Sunday, November 5, 2023

A FAMILY REUNION OF SORTS13: FROM ABINGTON TO BRAZIL PT1

The history of my distant Dunham relations buried here in Abington in
Mt Vernon Cemetery would make, I think, a good historical epic. Their
family fortunes were tied to the rise and fall of the shoe industry in this
area, and with a Brigadier General, an inventor, and a Civil War veteran
in the family there's no shortage of interesting characters to consider
(and I have still to post about their ancestor, Captain Cornelius Dunham!).
But the last grave in the Henry Dunham family plot led me to a story that
has some particularly dramatic elements.

I mentioned in my post on Andrew Jackson Dunham that even though
he was still listed as married on the 1880 Federal Census he was living
alone in Rockland Ma. except for his housekeeper and that subsequently
he and his wife Mercie Whitcomb Dunham were divorced. I found her
and their two daughters Sarah and Emma living on Beulah St. in South
Abington (now Whitman)Ma. on the same census. Mercie is listed as a
dressmaker and her two daughters are employed in a shoefactory. Quite
possibly Sarah Dunham had already met her future husband Clinton R
Dorr who lived  nearby on Washington St and who likewise worked at
a shoe factory. She's listed as Sadie Dunham instead of Sarah.

I knew from the gravestone that Sarah's son Richard Clinton Dorr was
born in 1881. There's no way of telling but I hope Sarah had a few years
of happy family life because by 1900 things had taken a drastic turn.
(It's not unusual for me to mentally curse the loss of the 1890 censuses
while researching. This case is no exception.) I found Sadie Dorr and her
son Richard as boarders halfway across the state in Worcester. Sadie
was working as a dressmaker while nineteen year old Richard was at
school. There was no mention of her husband Clinton. It's possible that
Richard was attending a technical school because he turns up in Boston
on the 1910 census as an electrical engineer living in the same boarding
house as his grandmother Mercie Whitcomb Dunham. I haven't found
any trace of Sadie on the 1910 Census as yet.

I had lived for nearly ten years near the Abington-Whitman town line
not far from where Sarah Dunham and Clifford Dorr had lived in the
previous century. Our house was on Bicknell Hill Rd off of Washington
St. and I used to play wiffleball and basketball on Beulah St. I still drive
down either Washington or Beulah Streets on the way to visit my sister.
and there's an old shoe factory that takes up most of a block between the
two streets that has been renovated into an apartment building. Perhaps
it's where Sarah worked and met Clinton Dorr.

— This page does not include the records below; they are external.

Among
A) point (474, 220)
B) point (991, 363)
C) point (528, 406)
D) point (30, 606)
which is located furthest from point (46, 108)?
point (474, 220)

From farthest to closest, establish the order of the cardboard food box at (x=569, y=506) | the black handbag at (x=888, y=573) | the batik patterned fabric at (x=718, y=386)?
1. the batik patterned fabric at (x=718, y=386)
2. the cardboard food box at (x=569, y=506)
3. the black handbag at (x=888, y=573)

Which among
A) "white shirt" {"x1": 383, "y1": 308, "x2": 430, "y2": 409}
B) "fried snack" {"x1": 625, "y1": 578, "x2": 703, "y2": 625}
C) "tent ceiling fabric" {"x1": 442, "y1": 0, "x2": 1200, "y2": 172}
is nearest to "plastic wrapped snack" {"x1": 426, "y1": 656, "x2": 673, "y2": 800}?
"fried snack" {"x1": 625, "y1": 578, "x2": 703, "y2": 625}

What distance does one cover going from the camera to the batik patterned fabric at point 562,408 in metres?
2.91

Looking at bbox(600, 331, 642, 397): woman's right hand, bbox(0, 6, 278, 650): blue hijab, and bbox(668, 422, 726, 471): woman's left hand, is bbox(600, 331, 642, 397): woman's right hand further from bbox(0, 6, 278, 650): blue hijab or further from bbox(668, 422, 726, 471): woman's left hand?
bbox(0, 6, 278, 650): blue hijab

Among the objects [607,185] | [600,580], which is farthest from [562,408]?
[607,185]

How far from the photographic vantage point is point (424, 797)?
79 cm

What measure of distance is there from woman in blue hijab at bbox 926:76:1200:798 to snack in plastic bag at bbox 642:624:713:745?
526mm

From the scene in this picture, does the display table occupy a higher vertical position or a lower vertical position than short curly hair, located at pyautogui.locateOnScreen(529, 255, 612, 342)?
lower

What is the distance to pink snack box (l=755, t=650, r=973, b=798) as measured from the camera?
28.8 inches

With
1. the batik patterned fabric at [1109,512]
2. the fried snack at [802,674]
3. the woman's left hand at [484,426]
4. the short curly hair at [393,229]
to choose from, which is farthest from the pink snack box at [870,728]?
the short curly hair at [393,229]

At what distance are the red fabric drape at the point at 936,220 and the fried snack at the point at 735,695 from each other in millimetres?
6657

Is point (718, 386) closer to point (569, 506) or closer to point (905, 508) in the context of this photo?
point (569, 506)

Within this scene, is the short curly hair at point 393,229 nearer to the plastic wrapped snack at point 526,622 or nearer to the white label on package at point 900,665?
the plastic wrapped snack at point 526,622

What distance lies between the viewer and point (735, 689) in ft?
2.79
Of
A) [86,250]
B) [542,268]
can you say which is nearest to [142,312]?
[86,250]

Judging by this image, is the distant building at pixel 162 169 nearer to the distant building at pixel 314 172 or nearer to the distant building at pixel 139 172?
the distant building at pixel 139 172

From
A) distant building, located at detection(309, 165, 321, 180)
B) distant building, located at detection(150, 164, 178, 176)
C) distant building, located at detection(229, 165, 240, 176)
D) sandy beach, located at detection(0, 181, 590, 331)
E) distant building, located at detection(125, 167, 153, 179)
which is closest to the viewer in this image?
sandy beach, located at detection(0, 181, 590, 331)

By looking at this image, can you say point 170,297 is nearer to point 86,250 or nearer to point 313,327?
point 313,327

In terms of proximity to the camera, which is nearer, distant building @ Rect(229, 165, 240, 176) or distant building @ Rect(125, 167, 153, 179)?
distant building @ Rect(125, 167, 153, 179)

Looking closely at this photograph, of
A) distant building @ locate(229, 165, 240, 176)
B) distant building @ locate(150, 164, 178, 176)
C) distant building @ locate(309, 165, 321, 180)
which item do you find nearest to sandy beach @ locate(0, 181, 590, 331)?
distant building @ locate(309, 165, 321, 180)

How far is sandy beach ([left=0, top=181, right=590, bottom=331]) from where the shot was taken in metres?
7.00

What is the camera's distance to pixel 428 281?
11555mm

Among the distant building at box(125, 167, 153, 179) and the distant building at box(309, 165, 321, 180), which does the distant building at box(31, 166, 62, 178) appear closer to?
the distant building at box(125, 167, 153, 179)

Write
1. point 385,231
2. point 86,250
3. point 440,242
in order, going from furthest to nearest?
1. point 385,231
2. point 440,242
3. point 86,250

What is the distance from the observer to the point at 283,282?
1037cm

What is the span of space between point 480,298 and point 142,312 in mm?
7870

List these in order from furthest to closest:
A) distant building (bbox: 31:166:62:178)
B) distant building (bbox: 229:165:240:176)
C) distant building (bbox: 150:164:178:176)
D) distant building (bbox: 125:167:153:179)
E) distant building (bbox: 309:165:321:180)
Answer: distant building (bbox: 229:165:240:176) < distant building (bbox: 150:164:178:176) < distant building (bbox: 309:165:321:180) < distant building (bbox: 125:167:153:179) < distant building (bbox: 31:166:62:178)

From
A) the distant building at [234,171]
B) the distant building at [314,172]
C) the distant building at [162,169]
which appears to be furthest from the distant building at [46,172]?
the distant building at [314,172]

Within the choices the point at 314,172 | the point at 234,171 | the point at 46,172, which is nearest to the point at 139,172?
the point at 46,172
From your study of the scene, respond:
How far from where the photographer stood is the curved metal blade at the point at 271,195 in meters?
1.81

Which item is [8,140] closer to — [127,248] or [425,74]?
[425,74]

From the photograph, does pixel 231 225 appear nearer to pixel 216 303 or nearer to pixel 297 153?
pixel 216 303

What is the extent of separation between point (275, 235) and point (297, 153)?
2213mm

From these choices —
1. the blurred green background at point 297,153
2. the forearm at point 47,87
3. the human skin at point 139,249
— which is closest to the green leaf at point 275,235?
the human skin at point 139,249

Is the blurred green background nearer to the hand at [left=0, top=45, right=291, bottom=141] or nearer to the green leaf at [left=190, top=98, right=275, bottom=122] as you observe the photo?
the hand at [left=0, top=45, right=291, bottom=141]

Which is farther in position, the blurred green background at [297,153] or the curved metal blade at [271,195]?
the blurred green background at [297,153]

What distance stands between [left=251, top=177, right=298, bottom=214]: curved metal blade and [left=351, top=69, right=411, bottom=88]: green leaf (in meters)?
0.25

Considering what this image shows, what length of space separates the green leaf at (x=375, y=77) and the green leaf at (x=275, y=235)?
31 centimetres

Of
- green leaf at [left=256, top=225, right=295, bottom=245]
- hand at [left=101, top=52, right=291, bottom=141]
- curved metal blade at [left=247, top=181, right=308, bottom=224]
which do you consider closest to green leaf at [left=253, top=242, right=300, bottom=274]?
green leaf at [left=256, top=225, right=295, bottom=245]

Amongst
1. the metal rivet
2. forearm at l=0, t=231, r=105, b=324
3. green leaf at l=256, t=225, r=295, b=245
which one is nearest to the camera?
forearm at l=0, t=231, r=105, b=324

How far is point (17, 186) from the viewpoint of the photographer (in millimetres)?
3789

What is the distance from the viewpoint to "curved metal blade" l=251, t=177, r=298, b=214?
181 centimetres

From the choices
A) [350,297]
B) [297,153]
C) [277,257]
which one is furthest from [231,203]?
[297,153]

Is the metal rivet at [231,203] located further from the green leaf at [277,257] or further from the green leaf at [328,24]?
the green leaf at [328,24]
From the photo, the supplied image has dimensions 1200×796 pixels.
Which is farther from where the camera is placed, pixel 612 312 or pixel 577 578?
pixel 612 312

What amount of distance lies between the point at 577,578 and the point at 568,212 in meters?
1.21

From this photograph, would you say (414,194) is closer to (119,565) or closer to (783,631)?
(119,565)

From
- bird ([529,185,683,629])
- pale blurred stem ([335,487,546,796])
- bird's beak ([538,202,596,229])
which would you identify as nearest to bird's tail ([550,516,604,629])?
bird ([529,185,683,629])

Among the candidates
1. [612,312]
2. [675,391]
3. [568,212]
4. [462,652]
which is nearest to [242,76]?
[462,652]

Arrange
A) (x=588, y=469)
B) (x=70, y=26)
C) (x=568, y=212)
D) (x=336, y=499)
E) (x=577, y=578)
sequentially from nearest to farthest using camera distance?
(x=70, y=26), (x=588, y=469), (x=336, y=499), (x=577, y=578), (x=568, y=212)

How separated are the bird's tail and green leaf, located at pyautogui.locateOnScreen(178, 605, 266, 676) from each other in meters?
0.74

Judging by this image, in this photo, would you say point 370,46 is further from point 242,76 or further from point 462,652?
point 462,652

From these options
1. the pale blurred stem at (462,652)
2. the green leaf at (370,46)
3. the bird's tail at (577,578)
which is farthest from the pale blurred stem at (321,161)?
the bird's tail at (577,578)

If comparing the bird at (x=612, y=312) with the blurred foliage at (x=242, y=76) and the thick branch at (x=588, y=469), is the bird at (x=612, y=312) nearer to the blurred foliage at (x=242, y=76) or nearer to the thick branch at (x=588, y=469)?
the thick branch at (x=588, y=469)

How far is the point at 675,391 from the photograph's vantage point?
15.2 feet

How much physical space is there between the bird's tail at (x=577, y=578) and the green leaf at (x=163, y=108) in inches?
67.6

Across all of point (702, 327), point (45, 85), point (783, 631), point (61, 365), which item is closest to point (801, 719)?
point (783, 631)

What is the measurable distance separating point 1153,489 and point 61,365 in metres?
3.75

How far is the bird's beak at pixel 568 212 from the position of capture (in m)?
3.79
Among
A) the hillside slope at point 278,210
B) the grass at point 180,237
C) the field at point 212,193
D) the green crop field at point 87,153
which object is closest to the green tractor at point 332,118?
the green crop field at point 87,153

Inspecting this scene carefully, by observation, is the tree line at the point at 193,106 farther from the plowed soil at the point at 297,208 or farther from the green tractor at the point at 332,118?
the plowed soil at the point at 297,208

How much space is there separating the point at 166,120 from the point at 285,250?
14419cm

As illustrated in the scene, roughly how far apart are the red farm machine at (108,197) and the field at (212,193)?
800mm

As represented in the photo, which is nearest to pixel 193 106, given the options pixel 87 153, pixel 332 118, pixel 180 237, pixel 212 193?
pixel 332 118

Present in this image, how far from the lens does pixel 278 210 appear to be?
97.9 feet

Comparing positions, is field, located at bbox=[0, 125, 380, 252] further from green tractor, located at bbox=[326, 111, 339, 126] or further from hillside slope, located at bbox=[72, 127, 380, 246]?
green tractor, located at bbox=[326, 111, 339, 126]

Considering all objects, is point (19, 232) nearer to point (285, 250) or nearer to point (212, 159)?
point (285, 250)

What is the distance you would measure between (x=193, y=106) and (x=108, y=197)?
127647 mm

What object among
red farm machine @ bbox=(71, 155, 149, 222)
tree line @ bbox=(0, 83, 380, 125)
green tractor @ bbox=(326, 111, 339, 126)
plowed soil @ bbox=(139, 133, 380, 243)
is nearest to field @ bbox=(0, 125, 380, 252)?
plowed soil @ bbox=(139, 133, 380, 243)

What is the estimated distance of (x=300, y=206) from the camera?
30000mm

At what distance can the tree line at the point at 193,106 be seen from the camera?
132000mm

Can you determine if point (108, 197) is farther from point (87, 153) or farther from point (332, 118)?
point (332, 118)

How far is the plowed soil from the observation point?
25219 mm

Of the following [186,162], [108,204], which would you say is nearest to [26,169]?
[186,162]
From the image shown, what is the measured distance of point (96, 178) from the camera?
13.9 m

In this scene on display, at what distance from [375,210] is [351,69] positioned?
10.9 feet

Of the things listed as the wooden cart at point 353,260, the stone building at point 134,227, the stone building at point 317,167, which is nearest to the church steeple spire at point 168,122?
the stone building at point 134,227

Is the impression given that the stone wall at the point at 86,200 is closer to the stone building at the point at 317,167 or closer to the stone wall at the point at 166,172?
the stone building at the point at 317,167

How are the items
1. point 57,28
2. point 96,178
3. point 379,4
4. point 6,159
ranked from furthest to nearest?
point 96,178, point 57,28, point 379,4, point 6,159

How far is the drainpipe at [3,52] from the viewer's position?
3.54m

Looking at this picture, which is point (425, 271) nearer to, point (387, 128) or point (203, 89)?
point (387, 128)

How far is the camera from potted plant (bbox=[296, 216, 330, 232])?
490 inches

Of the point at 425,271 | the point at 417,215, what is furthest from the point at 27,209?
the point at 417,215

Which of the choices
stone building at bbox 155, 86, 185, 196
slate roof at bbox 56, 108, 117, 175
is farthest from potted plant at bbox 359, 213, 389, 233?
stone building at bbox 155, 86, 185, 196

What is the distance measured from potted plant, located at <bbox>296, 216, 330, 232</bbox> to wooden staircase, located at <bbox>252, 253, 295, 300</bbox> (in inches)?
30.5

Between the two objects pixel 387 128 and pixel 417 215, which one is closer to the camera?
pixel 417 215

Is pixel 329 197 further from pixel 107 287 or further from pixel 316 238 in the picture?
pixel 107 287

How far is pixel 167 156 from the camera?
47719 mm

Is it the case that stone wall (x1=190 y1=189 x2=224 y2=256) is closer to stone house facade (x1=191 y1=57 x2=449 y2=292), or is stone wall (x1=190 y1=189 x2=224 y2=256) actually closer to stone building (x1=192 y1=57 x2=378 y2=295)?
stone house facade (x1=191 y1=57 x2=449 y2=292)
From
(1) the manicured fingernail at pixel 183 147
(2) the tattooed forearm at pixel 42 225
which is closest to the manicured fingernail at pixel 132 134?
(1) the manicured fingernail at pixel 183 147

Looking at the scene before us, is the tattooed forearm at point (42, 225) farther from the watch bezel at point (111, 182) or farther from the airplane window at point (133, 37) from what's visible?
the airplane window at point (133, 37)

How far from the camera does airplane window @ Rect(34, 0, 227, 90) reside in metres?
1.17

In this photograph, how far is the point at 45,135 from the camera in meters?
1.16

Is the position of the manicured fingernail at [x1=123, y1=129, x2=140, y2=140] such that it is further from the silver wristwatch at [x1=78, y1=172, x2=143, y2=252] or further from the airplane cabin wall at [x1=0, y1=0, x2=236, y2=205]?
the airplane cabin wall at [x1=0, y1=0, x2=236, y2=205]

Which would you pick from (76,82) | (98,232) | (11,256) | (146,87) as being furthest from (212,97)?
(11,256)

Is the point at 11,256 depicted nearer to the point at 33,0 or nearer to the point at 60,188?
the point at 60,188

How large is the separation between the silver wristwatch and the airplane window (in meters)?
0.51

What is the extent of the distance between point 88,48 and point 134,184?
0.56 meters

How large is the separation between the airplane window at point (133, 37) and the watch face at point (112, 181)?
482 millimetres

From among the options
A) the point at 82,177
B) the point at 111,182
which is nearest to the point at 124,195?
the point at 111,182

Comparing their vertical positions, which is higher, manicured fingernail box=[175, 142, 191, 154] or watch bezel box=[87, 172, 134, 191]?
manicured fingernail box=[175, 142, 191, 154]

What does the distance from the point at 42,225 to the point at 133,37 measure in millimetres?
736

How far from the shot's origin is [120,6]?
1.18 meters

Maybe knowing the area so well is the reason why this kept niggling away
at my mind and I kept digging away at it.

What I found will be in my next post.



Thursday, November 2, 2023

A FAMILY REUNION OF SORTS12

 ((First posted on West in New England in January 2011))

 

The grave site of Henry Dunham and his family sits at the base of a hill
that overlooks a small pond within Mt.Vernon Cemetery. On the crest
of another hill on the opposite side of the pond is a gravestone with the
following names:
Susan M Dunham
   1836-1920
Edward E Dunham
   1835-1919
Melissa H Dunham
   1834-1913


It took me awhile to get around to looking up these Dunham family members.
Cornelius and Henry Dunham were descendants of Ezra Dunham. Susan and
Edward Dunham were descended from George Dunham, Ezra's uncle. Their
father was Jesse Dunham. Melissa was Edward's wife but I haven't as yet
found her maiden name.

Another of Jesse Dunham's sons, George Augustus Dunham, was a Chicago
lawyer and Jesse must have gone west to live with his son because that is
where he died and was buried. I'll have to wait for the snow to melt off
before I start hunting for any more of the family at Mt.Vernon Cemetery.

I thought this would be the last post on the subject for a bit but there's
Captain Cornelius Dunham to discuss and perhapos one other post after
that.

And once the Spring comes, there's the rest of the cemetery to explore!